▶ **Data**:
--

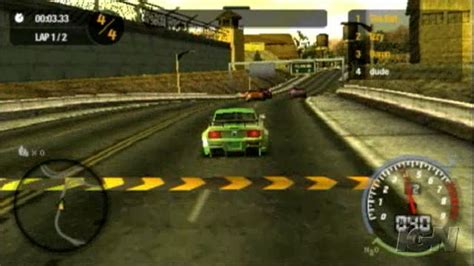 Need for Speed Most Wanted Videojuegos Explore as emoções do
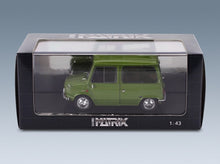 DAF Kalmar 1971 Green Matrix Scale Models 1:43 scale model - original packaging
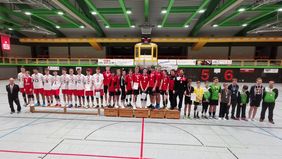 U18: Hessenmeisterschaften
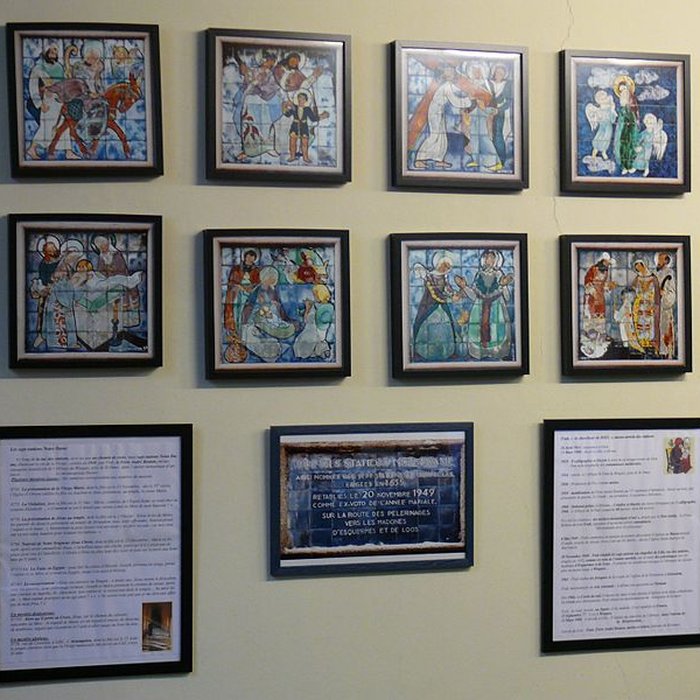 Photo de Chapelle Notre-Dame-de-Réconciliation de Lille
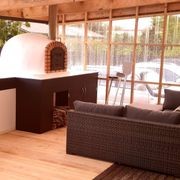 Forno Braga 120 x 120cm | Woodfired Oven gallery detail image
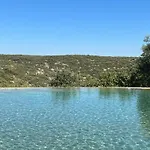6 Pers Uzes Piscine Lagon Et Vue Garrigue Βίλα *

--

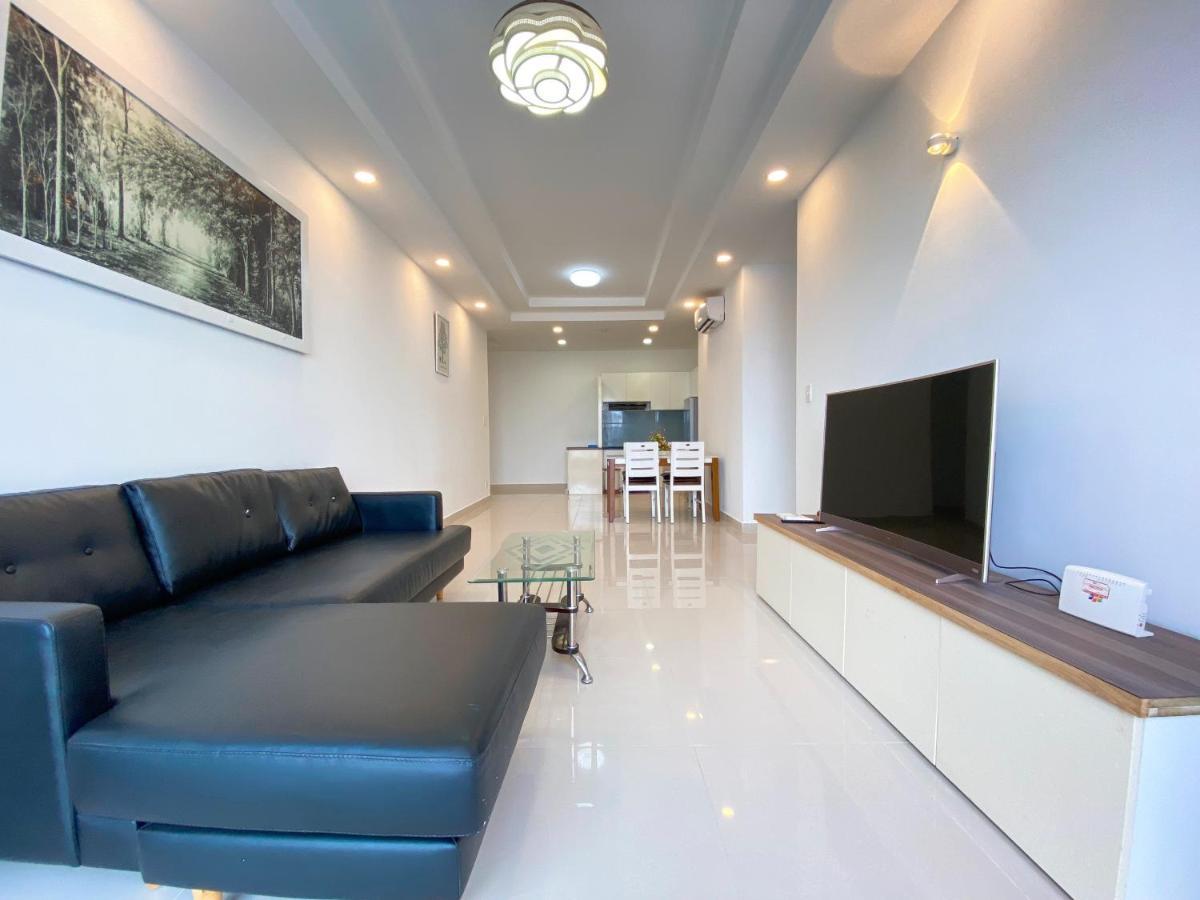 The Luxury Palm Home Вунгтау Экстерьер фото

--

▶ **Assignment**: Convert the entries into a JSON list of strings, one string per line with blank lines omitted, starting at the line containing "Need for Speed" and ending after the line containing "6 Pers Uzes". Leave the pictures out of the list.

▶ **Result of the exercise**:
[
  " Need for Speed Most Wanted Videojuegos Explore as emoções do",
  " DAF Kalmar 1971 Green Matrix Scale Models 1:43 scale model - original packaging",
  " U18: Hessenmeisterschaften",
  " Photo de Chapelle Notre-Dame-de-Réconciliation de Lille",
  " Forno Braga 120 x 120cm | Woodfired Oven gallery detail image",
  "6 Pers Uzes Piscine Lagon Et Vue Garrigue Βίλα *"
]